A mutation in the E(Z) methyltransferase that increases trimethylation of histone H3 lysine 27 and causes inappropriate silencing of active Polycomb target genes.

Drosophila Polycomb Repressive Complex 2 (PRC2) is a lysine methyltransferase that trimethylates histone H3 lysine 27 (H3K27me3), a modification essential for Polycomb silencing. Mutations in its catalytic subunit, E(Z), that abolish its methyltransferase activity disrupt Polycomb silencing, causing derepression of Polycomb target genes in cells where they are normally silenced. In contrast, the unusual E(z) mutant allele Trithorax mimic (E(z)(Trm)) causes dominant homeotic phenotypes similar to those caused by mutations in trithorax (trx), an antagonist of Polycomb silencing. This suggests that E(z)(Trm) causes inappropriate silencing of Polycomb target genes in cells where they are normally active. Here we show that E(z)(Trm) mutants have an elevated level of H3K27me3 and reduced levels of H3K27me1 and H3K27me2, modifications also carried out by E(Z). This suggests that the E(z)(Trm) mutation increases the H3K27 trimethylation efficiency of E(Z). Acetylated H3K27 (H3K27ac), a mark of transcriptionally active genes that directly antagonizes H3K27 methylation by E(Z), is also reduced in E(z)(Trm) mutants, consistent with their elevated H3K27me3 level causing inappropriate silencing. In 0-4h E(z)(Trm) embryos, H3K27me3 accumulates prematurely and to high levels and does so at the expense of H3K27ac, which is normally present at high levels in early embryos. Despite their high level of H3K27me3, expression of Abd-B initiates normally in homozygous E(z)(Trm) embryos, but is substantially lower than in wild type embryos by completion of germ band retraction. These results suggest that increased H3K27 trimethylation activity of E(Z)(Trm) causes the premature accumulation of H3K27me3 in early embryogenesis, "predestining" initially active Polycomb target genes to silencing once Polycomb silencing is initiated.

**Data excerpts:**

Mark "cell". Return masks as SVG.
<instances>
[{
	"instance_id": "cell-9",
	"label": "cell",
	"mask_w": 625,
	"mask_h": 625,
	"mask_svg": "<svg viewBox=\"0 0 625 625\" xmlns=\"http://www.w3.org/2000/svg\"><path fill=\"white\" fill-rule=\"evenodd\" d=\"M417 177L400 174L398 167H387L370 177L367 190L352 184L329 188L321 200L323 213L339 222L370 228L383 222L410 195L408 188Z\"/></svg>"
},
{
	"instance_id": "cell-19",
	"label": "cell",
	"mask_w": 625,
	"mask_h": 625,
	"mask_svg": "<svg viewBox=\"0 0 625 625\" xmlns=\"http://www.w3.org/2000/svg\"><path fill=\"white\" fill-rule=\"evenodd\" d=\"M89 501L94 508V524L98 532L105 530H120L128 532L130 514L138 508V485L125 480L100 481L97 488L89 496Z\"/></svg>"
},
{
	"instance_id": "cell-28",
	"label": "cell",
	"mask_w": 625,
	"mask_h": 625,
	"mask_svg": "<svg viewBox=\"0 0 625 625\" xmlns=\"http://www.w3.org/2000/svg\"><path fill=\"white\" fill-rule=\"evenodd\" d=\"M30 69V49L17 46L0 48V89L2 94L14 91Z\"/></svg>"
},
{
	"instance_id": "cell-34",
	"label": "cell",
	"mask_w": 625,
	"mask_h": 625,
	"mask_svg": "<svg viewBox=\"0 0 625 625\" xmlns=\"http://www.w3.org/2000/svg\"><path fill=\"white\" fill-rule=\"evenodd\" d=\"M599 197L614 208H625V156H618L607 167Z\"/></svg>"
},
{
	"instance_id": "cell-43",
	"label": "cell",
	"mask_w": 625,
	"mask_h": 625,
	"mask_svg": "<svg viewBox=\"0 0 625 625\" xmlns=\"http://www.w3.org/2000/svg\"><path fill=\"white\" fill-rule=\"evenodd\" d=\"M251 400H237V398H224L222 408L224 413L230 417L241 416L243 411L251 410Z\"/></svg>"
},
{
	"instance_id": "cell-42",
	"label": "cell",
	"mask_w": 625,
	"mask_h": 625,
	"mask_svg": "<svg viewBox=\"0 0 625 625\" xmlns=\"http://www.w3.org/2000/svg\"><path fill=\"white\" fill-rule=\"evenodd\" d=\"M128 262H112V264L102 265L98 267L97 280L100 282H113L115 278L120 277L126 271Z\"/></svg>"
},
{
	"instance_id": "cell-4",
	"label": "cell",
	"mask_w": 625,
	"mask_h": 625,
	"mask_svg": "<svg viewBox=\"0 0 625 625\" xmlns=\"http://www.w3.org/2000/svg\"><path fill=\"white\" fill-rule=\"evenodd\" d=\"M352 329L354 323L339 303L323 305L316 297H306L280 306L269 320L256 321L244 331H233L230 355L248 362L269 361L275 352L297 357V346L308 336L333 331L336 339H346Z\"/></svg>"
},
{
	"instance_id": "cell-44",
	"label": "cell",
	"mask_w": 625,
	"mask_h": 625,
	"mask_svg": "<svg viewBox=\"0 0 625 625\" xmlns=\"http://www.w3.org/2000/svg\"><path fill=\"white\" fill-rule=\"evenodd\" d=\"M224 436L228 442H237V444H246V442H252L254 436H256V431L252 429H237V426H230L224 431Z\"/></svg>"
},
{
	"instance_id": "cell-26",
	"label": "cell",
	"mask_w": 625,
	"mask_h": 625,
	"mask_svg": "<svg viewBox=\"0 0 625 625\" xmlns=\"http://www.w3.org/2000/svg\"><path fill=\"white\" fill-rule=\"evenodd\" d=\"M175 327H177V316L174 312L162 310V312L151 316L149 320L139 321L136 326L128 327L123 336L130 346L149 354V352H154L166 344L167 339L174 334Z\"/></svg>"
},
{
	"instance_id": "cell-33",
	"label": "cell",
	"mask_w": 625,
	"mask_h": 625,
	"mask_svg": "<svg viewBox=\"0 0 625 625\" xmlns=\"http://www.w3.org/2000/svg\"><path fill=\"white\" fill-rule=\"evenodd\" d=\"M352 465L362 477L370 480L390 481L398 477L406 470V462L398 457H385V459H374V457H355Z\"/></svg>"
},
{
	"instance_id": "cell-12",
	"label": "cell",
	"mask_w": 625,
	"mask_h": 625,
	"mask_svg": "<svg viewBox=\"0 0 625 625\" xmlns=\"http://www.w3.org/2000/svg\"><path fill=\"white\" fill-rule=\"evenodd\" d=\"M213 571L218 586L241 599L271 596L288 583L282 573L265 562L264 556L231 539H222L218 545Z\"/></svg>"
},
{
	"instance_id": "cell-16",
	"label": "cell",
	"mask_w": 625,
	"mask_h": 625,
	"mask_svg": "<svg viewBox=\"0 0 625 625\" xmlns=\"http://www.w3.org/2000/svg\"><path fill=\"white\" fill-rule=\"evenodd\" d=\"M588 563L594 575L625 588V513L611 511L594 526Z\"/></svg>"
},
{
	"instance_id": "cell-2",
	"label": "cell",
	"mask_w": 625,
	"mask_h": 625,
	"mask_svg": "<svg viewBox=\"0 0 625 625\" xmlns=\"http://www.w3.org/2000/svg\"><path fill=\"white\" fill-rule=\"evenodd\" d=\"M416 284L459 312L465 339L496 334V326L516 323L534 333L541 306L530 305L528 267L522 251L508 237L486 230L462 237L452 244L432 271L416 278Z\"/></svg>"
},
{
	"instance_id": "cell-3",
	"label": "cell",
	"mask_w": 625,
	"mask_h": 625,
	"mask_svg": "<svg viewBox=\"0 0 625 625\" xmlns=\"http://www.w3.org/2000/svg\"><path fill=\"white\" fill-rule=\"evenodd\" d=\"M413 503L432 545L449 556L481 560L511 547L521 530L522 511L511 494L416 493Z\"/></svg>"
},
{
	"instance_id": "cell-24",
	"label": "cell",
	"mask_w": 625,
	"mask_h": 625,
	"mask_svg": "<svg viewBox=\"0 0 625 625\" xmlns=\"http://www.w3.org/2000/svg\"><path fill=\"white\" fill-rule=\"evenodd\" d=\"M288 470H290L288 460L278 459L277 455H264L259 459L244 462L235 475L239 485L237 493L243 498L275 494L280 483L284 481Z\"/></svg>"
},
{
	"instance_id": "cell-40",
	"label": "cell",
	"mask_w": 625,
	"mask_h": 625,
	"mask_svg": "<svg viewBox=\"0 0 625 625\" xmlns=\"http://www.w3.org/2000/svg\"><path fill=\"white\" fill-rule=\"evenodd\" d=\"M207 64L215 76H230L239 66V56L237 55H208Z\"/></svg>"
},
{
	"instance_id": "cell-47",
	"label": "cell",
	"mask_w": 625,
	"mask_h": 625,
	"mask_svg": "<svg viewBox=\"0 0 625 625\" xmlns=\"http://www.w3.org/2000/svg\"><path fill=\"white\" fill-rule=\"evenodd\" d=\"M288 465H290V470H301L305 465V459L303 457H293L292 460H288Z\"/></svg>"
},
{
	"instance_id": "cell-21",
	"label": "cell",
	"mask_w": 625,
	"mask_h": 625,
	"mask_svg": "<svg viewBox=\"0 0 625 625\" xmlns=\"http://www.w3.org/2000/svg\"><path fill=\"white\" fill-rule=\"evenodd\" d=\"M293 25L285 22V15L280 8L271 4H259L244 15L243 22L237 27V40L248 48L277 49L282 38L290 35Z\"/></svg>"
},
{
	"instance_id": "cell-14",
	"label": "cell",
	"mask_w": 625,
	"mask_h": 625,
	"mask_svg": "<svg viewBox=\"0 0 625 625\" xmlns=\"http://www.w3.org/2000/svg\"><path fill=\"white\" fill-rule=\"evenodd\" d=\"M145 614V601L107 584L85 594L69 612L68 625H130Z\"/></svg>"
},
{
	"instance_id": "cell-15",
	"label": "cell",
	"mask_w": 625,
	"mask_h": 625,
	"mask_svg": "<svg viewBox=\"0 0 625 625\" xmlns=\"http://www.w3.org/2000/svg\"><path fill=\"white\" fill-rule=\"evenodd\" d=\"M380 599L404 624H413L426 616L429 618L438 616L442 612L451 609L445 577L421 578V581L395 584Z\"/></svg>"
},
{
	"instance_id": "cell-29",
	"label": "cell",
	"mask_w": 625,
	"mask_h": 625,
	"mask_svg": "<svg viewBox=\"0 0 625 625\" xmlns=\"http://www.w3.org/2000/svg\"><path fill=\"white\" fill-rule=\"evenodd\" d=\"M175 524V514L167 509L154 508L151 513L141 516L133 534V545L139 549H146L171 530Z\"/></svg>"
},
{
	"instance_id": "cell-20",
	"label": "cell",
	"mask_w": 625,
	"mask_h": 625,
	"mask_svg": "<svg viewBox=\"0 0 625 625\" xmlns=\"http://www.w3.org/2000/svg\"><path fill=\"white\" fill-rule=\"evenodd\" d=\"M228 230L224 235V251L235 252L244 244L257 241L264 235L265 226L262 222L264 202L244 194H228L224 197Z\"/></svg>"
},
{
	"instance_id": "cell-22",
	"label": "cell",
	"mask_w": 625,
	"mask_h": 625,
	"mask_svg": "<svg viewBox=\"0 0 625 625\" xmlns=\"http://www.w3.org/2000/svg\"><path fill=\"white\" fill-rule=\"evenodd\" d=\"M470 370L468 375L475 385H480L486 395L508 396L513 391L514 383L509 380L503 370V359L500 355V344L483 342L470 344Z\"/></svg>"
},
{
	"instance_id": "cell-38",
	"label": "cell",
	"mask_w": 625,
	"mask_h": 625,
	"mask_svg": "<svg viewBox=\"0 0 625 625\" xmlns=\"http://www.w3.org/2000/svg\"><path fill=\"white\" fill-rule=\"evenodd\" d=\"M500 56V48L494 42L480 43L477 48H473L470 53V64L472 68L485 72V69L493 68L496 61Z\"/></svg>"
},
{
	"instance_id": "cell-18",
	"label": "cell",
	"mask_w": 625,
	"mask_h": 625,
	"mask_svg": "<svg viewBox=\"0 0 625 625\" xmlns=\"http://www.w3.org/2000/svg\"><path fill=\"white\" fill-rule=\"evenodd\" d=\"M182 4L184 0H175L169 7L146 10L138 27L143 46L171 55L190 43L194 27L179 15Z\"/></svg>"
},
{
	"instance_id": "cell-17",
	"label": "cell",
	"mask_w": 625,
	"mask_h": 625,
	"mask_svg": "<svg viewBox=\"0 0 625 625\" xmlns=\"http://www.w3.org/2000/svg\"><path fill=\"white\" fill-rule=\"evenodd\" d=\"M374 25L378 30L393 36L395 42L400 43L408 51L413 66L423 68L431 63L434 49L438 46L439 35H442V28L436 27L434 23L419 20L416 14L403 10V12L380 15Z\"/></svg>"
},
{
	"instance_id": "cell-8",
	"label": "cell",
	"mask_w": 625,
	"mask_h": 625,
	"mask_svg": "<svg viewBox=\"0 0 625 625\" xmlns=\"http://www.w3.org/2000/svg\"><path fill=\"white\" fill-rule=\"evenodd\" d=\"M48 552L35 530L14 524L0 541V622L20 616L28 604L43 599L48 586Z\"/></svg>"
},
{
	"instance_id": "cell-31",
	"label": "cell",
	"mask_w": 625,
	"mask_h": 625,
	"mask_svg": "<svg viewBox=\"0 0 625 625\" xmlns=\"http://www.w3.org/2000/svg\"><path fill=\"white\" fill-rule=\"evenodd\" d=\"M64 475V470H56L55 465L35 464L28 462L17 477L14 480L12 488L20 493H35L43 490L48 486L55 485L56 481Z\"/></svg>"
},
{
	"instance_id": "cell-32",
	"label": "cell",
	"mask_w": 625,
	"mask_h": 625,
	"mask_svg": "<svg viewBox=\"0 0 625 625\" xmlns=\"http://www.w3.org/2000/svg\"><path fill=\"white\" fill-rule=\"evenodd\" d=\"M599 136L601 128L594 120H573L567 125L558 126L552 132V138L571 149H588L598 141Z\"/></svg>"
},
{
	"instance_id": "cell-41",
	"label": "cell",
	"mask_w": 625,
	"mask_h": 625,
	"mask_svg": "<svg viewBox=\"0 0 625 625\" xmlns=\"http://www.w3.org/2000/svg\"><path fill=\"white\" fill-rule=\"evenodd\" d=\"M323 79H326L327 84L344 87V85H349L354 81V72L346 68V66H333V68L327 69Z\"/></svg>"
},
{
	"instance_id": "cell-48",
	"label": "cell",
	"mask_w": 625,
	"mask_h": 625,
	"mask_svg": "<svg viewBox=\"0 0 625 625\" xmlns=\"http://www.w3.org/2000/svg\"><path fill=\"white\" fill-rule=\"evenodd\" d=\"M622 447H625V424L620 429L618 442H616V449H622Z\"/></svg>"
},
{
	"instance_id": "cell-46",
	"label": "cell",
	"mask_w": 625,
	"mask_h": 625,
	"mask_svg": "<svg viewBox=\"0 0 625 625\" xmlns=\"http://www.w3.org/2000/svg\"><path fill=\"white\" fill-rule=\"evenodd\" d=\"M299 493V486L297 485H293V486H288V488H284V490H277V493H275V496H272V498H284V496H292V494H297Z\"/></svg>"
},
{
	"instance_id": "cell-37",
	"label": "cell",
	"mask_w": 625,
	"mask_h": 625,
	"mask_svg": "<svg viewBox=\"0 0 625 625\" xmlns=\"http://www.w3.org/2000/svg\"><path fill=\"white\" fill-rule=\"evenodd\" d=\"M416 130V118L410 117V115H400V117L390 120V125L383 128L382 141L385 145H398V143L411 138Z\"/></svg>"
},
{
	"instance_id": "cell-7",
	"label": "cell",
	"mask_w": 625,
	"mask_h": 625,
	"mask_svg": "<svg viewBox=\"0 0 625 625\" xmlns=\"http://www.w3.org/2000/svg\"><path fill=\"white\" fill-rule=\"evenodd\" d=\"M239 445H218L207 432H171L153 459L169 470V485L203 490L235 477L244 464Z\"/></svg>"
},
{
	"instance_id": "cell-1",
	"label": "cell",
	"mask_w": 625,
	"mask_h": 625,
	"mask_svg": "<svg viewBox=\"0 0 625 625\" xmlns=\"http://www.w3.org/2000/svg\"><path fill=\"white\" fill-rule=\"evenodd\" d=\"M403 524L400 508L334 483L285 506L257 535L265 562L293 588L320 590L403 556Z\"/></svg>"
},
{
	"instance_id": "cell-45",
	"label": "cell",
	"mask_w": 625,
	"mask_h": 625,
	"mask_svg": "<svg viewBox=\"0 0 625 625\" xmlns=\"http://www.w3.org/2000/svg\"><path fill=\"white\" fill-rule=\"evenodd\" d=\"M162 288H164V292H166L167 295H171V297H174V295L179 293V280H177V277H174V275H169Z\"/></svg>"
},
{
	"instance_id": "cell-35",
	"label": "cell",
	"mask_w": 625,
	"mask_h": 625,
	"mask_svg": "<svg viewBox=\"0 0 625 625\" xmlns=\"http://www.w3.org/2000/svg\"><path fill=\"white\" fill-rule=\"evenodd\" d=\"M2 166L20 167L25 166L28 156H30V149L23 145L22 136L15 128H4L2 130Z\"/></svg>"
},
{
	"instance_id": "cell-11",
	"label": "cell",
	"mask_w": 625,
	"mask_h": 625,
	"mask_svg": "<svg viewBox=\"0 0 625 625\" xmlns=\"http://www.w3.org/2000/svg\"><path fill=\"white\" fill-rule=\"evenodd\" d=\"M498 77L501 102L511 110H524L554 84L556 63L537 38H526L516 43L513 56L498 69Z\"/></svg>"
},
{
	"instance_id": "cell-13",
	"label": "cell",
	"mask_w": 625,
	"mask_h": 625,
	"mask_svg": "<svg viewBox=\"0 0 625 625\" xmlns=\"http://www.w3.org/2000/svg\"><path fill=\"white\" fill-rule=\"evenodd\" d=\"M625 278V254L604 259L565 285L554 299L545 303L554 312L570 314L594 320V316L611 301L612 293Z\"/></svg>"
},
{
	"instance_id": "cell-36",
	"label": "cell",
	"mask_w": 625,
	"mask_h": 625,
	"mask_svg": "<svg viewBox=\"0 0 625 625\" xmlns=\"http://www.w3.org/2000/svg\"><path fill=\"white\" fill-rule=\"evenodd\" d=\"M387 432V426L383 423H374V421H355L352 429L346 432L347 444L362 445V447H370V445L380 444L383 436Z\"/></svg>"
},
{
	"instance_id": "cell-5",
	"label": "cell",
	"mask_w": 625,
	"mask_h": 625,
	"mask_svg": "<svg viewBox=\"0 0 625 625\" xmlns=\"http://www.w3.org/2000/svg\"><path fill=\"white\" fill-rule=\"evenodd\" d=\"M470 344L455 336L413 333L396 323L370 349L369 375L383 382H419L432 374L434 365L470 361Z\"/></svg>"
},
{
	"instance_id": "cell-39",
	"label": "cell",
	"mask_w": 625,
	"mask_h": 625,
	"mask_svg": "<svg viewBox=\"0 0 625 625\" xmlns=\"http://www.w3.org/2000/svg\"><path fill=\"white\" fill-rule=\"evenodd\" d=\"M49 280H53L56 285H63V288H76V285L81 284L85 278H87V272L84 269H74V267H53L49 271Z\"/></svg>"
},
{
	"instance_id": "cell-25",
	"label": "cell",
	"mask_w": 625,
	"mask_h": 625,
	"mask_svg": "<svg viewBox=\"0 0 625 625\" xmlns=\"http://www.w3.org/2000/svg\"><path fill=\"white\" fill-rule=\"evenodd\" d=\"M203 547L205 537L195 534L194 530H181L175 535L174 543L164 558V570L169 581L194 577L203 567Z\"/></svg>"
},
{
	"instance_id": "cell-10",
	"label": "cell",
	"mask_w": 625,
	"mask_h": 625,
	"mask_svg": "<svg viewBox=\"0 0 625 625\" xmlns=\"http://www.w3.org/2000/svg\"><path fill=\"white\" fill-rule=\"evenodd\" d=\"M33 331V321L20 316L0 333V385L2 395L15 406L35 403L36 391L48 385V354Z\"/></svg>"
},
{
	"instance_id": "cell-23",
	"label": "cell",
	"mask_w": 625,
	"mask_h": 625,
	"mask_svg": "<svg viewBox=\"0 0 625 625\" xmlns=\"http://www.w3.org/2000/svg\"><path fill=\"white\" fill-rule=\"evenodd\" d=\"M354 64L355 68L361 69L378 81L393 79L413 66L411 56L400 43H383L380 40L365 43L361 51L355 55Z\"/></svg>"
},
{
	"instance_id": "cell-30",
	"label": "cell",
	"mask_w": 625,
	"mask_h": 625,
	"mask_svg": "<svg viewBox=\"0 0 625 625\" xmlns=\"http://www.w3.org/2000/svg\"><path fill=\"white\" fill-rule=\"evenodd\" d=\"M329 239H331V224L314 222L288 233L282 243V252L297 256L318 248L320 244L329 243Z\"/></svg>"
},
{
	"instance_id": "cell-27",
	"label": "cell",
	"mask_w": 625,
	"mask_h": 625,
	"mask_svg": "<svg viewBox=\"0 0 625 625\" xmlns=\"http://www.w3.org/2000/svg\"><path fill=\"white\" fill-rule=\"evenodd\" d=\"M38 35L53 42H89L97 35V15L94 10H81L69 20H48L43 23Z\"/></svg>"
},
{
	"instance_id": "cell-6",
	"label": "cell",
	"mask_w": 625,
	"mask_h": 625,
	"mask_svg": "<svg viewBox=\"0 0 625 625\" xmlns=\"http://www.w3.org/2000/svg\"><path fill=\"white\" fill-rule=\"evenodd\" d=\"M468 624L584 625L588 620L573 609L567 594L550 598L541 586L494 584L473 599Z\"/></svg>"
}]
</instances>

**Problem 1:**
Using the abstract on the E(z)(Trm) mutation, reproduce the stretch from "A mutation in" through "Polycomb target genes." word for word.
**Problem 2:**
According to the abstract on the E(z)(Trm) mutation, which two levels of H3K27 methylation are reduced in E(z)(Trm) mutants?

**Your response 1:**
A mutation in the E(Z) methyltransferase that increases trimethylation of histone H3 lysine 27 and causes inappropriate silencing of active Polycomb target genes.

**Your response 2:**
H3K27me1 and H3K27me2.